[Required task] Please reproduce the passage on process serving in New York word for word, from "Who can serve" up to and including "old or older.".

— start of Passage provided —

By its definition, the service of process is simple enough: to “serve” or personally hand over legal documents to the respondent (or the defendant) in a case. It signals the start of a class action or legal proceeding. The courts of New York can only require a defendant to respond to a case and appear in a hearing if he or she has been served with a copy of the lawsuit — specifically, a summons with notice, summons and complaint, or petition.
Who can serve legal documents in New York? According to federal and state law, a third party or anybody who is neither the petitioner (the plaintiff) nor the attorney can serve legal documents. There is only one requirement: the person who delivers the legal documents to the defendant should be 18 years old or older.
The straightforward job description and simple requirements for process serving give many the impression that anyone can serve legal documents. This assumption is wrong. Only people who have a thorough understanding of New York’s Civil Practice Law and Rules, have unfailing patience, are familiar with the city’s streets and neighborhoods, and are trained to handle tense and potentially violent situations can succeed as process servers.
A Job for People Who Can Tough It Out
There is more to process serving than what the law says. It is a demanding job that can subject a person to difficult and sometimes dangerous people and situations:
- Process servers encounter aggressive people, many of whom have a knee-jerk response to retaliate out of fear or anger.
No one wants to get served because no one wants to welcome the possibility of going to jail or paying reparations. This is why many defendants evade service and, when found, show aggression towards the people serving them with legal papers.
The most common examples of aggressive behavior towards process servers are verbal abuse and attempts at physical abuse. Angry defendants are likely to curse and shout at process servers. Some even take a swing at the messenger. Anecdotes from experienced process servers include getting egged, punched, and chased away with threats of physical harm.

— end of Passage provided —
— start of Data provided —

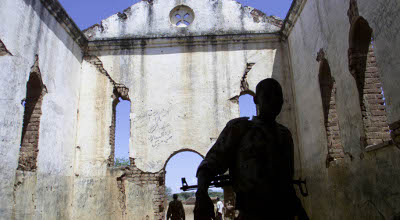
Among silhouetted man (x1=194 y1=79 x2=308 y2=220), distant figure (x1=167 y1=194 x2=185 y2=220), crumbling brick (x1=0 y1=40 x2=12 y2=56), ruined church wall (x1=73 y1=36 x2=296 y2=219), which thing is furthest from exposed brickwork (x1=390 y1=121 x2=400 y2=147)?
crumbling brick (x1=0 y1=40 x2=12 y2=56)

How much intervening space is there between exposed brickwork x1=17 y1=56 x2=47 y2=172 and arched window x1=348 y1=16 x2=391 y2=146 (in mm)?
6790

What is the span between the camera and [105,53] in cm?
1100

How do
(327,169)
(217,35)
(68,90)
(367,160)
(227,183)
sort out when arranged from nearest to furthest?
1. (227,183)
2. (367,160)
3. (327,169)
4. (68,90)
5. (217,35)

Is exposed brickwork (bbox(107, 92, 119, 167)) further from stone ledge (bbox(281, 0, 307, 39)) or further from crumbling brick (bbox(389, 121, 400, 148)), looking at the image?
crumbling brick (bbox(389, 121, 400, 148))

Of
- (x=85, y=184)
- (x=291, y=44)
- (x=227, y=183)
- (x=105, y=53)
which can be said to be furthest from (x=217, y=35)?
(x=227, y=183)

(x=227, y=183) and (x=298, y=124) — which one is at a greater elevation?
(x=298, y=124)

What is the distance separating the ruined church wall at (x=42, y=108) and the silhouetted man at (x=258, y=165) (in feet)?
19.5

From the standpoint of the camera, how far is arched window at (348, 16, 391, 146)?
19.0ft

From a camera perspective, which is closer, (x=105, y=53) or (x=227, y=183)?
(x=227, y=183)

— end of Data provided —

[Response for this exercise]
Who can serve legal documents in New York? According to federal and state law, a third party or anybody who is neither the petitioner (the plaintiff) nor the attorney can serve legal documents. There is only one requirement: the person who delivers the legal documents to the defendant should be 18 years old or older.